Beijing suspends dangerous chemical production following Tianjin blasts

Beijing suspends dangerous chemical production following Tianjin blasts

A senior Beijing official said the Chinese capital will suspend the production of toxic and explosive chemicals from next week, after the massive blasts ripping through a chemical warehouse that killed at least 56 people in neighbouring city Tianjin.

Companies producing such volatile chemicals were ordered to stop their business until Sept 6, during which Beijing will host the World Athletic Championships and a military parade marking the end of World War II, according to Deputy Mayor Zhang Tingkun.

This announcement was made as part of a nationwide inspection of dangerous chemicals and explosives.

The State Council, China's cabinet, said on Friday that it would crack down on illegal activities to strengthen industry safety in a statement posted on its website.

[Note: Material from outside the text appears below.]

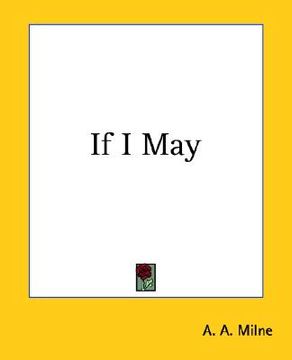 portada if i may (in English)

China must learn a profound lesson from the blasts in Tianjin, the notice said.

The capital will conduct a more comprehensive inspection of the security of the production and storage of dangerous chemicals. Companies failing to meet the standard will be shut down immediately.

"No storage of dangerous chemicals is allowed inside the Third Ring Road of Beijing. The inspection will focus on the suburban districts of Fangshan, Tongzhou and Daxing," said Liu Li, an official from the Beijing Administration of Work Safety.

Other security measures for the same period include barring gas stations from selling gas in canisters and the suspension of fireworks sales.